The tables below shows 4 images: (Zoom in for further clarity)

  1. The input image passed to a point-cloud prediction model (trained in Section 2.2)
  2. The residual map obtained by the algorithm discussed above
  3. The F1@0.05 score computed through each iteration of the gradient descent in the algorithm above
  4. The Chamfer loss computed through each iteration of the gradient descent in the algorithm above

Original Image X Residual R
F1@0.05 Chamfer
N / A
Original Image X Residual R
F1@0.05 Chamfer
Original Image X Residual R
F1@0.05 Chamfer
Original Image X Residual R
F1@0.05 Chamfer

The tables above summarizes two key aspects of the Residual Map generation process. (Zoom in to the full extent for clarity)

  1. Quantitative Results.

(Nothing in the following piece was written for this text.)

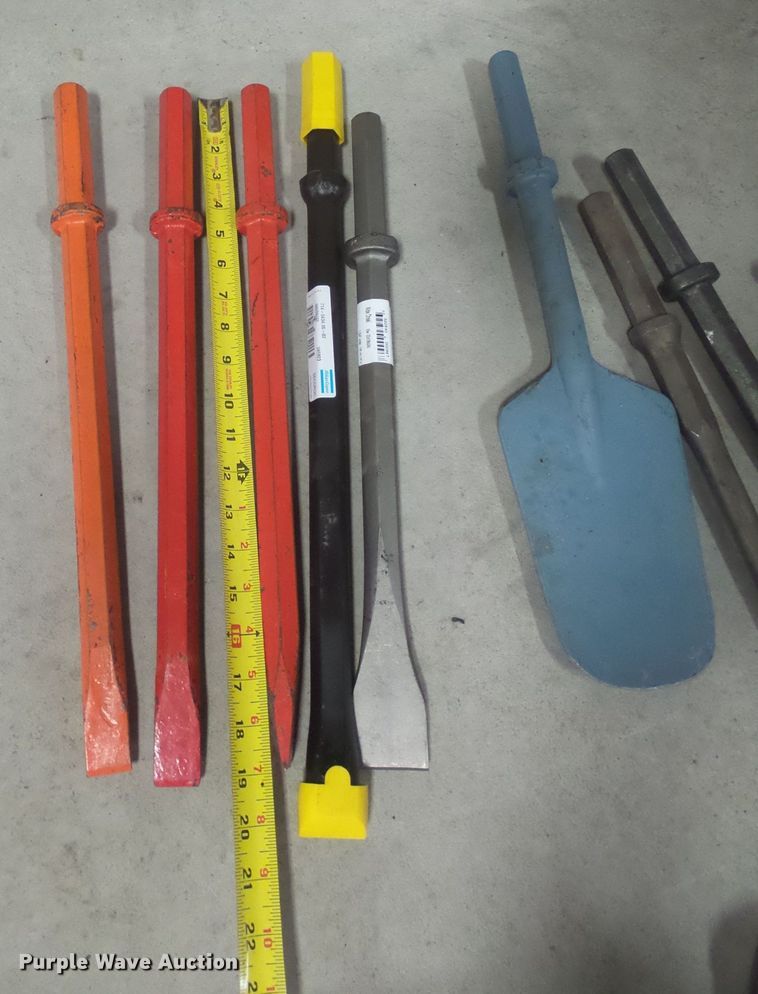 image for item EF9621 (2) Atlas Copco jack hammers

Clearly, the F1@0.05 score increases (~95% -> ~96% in the first example above), and the Chamfer loss falls during the iterations. This is a sanity check of the proposed algorithm. Clearly, the learned residual indicates an additive component which yields better predictions that have a higher alignment with the ground-truth.

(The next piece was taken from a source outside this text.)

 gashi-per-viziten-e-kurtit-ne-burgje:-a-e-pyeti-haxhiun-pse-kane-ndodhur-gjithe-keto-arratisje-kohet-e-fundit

  1. Qualitative Results & Discussion.
    1. One can interpret the residual as a heat map where brighter values indicate allowable perturbations that can improve the predictions. The residual is seen to have higher values around the boundaries of the objects and at the background. This indicates an importance of pixels around the object where there is a change of mode (background is all black, while the foreground object has color).
    2. A plausible hypothesis for this trend is as follows. Most of the model's knowledge is attributed to the foreground pixels which allow the model to correctly predict the outputs. What could have been learnt by the model (with the chosen hyperparameters, epochs etc.) have already been captured by looking at the foreground. Therefore, to further improve the predictions, we must feed the model with additional context surrounding the object (e.g. a background where the chair is placed such that the model can learn the pose of the chair better). The residual map therefore should be seen as a potential background which could provide this context to the model.
    3. As can be seen from the Chamfer loss curves on the right, the estimating convergence on the F1@0.05 scores doesn't really correlate with a convergence on the Chamfer loss (which would take significantly longer to converge). Nevertheless, I chose to decide convergence based on the F1@0.05 score. However, optimizing for more iterations would yield residual maps with higher contrast (and possibly some implicit patterns) which could further reason about the model's knowledge.

2.6.5 Implementation Details

Execution:

  python3 visualize_model.py --index=150 --max_iter=5000 --patience=200 --load_checkpoint \
                             --checkpoint_name="./checkpoint_point.pth"

where --index corresponds to the index of the test data to evaluate, and --patiance indicates the number of iterations for determining convergence.